Decision: AWS. Not Azure, not GCP.

The architecture is designed around S3. S3 presigned URLs are native; using Azure Blob Storage would require rewriting the presigned URL logic for no benefit.

AWS services used:

ServicePurpose
**Lambda**API hosting (pay-per-request, $0 at idle)
**API Gateway**HTTPS endpoint in front of Lambda
**RDS Postgres**User, device, and file version state
**S3**Vault file storage (steel-notes-vaults/ bucket)
**SNS → APNs/FCM**Push notification fan-out to devices

Infrastructure is defined in Terraform at server/deploy/terraform/.

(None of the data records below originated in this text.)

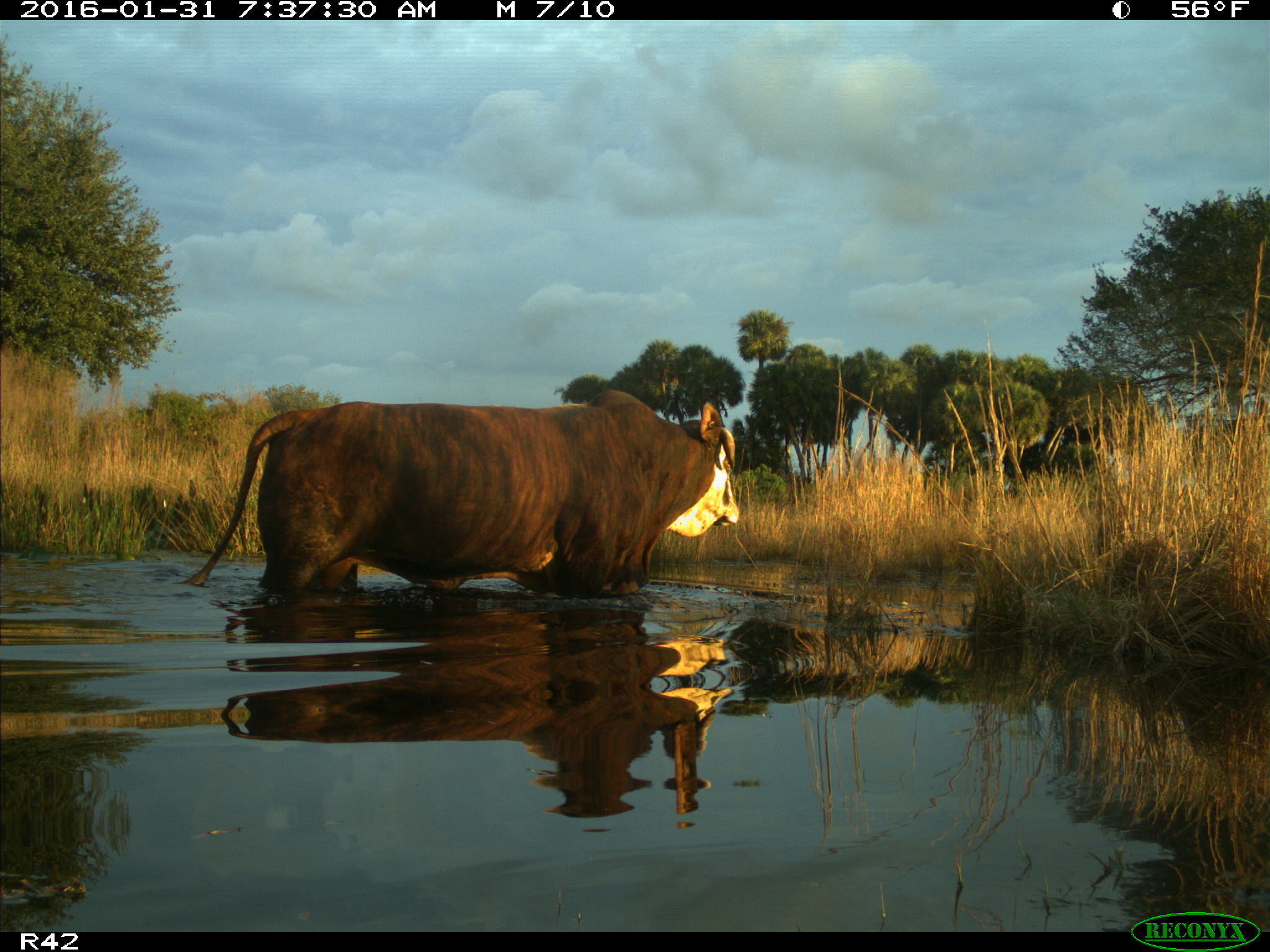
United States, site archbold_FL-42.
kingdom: Animalia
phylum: Chordata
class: Mammalia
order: Artiodactyla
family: Bovidae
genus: Bos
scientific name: Bos taurus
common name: domestic cow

Starting Infrastructure Size: t4g.nano

Decision: RDS t4g.nano to start.

  • t4g.nano = 0.5 GB RAM, 2 vCPU burstable, ARM64 (Graviton2)
  • Cost: ~$6/month on-demand, ~$4/month reserved
  • Handles thousands of users at our query volume (simple indexed lookups, no complex joins)
  • Upgrade path: t4g.micro → t4g.small → Aurora Serverless when warranted by actual load
  • Lambda + API Gateway handles all compute — no EC2 or Fargate instances to size at launch.


    Deployment Model: AWS Lambda via cargo-lambda

    Decision: Lambda as the primary deployment target. ECS Fargate as a future fallback if Lambda p99 latency becomes a problem at scale.

    Rust's binary (~5 MB) and cold start (~50 ms) make Lambda viable in a way that JVM-based languages are not. cargo-lambda handles the build and deploy pipeline. The binary runs on ECS Fargate with zero code changes if needed.


    Repo Structure: Monorepo

    Decision: Single repo for now. Backend lives in server/ alongside shared/, cli/, iosApp/.

    Rationale: moving fast matters more than clean repo boundaries at this stage. Splitting into separate repos adds CI/CD complexity, versioning overhead, and friction for cross-cutting changes (e.g., a sync protocol change touches both shared/ and server/).

    Revisit when: the team grows and backend/client development cadences diverge significantly.

    ```

    steel-notes/

    ā”œā”€ā”€ shared/ # KMP shared Kotlin module

    ā”œā”€ā”€ cli/ # Kotlin/Native macOS CLI

    ā”œā”€ā”€ iosApp/ # SwiftUI iOS app

    ā”œā”€ā”€ server/ # Rust/Axum backend (AWS Lambda)

    │ ā”œā”€ā”€ src/

    │ ā”œā”€ā”€ Cargo.toml

    │ ā”œā”€ā”€ Dockerfile

    │ └── deploy/terraform/

    └── docs/ # Architecture docs

    ```


    Decisions Still Open

    1. Pricing model — free tier limits + paid subscription? Storage cost per user is negligible (~$0.001/month for text). Real costs are Lambda invocations and push notifications. Decide before Phase 3E.

    2. Cloudflare R2 vs AWS S3 — R2 has no egress fees (S3 charges $0.09/GB out). For a text-heavy app with small files, egress cost is negligible now but worth revisiting if attachments (images, PDFs) are added. S3 chosen for ecosystem simplicity; R2 is a drop-in swap if egress becomes meaningful.

    3. E2E encryption — architecture supports it (API and S3 never read file contents), but key management UX is complex. Deferred post-launch or as a premium feature.

    4. Lambda → Fargate migration trigger — if p99 API latency from Lambda cold starts exceeds 500 ms at scale, migrate to Fargate minimum-1-task. No code changes required.